1. You see a strange car pull up to your neighbor’s house every day at lunchtime. You accidentally glance into the window of the house and notice that your ‘happily married neighbor’ is fooling around! What do you do?

Well, it depends very much on my relationship with the neighbor and the neighbor’s spouse. It might be that I would do absolutely nothing at all if I didn’t know them well. If the one fooling around was my friend, I probably would mention it to him/her. If the neighbor’s spouse was my friend, I would almost certainly mention it, not to my friend, at least initially, but to the cheating spouse, with a recommendation to end the affair; whether I told my friend would depend on the actions of the person “fooling around”.

2. You are at the mall and a mom with really annoying screaming little kids is walking in front of you. She goes to give her kids a quarter for the giant gumball machine and she accidentally drops a $10 bill and doesn’t realize it. What do you do?

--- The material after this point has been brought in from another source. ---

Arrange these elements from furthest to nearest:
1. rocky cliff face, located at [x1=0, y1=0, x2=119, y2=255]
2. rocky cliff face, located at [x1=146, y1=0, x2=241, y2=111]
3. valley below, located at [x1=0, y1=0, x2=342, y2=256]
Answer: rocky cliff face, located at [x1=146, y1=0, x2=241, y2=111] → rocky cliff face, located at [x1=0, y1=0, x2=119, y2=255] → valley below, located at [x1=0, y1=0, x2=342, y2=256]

Say, “Hey lady, you dropped something!” Don’t know how the noisy kids factor into this. Right is right.

3. You get an email from a candy company telling you that they will send you 6 pounds of delicious chocolate if you blog about their product. When you get the product and try it you realize that it is the worst chocolate that you have ever tasted. What do you do?

It’d be one of two things: 1) I just don’t write anything at all, especially if it’s a small company, or 2) I write a negative review, probably filled with qualifiers such as “unfortunately, I found the candy pretty much inedible. I have to wonder: was this just a bad, or tainted batch, or is this what they sell regularly? If the latter, I can’t imagine long-term success.”

4. Texting while driving is one of the most dangerous and annoying things someone could do. Yet, what would you do if you were driving and listening to the radio when the announcer says that he will give $10,000 to the first person with your name that texts a message to him?

Well, assuming I actually knew where my cellphone was, if I were driving, I’d pull over at the first opportunity.

5. You’ve been invited to your boss’s house for a dinner party. It’s dark out and there is poor lighting when you get there. As soon as you get inside you realize that you have stepped in dog poop and you have tracked into your boss’s house. What do you do?

Well, it would depend on whether it was the boss’s dog. If it was, I’d say, “I’m afraid I just stepped into some dog poop” without specifying. Conversely, if I knew for sure it WASN’T my boss’s dog, I’d launch into a tirade about people who don’t curb their pets.

6. You are at a restaurant waiting for your food to arrive. You’ve waited nearly 30 minutes since the moment you placed your order when your food finally shows up. There is a hair on the top of the food. Do you send it back and wait another 30 minutes or do you deal?

I send it back and leave, paying for the drinks and salad already consumed. All the restaurant studies suggest it is the experience, not the quality of the food, that makes the most impact on whether one has a good or poor dining experience. Another half-hour wait would make it a poor dining experience, no matter how good the food was.

7. If you had the power to do so, what would be the one question that you would like to ask anyone who reads this?

Why do they call it “reality television” when the circumstances are so artificial, anything but real?
***
Exene Cervenka of the band X co-directed Bad Day (1986), a “20-minute, silent, black & white western to pay tribute to the early days of the one-reel westerns,” starting John Doe (X), Dave Alvin (Blasters), Chris D (Flesh Eaters), Kevin Costner (yes, that Kevin Costner), “now available for digital download on a pay-what-you-will basis…a portion of the proceeds from the film are going to Gulf Coast aid organizations.”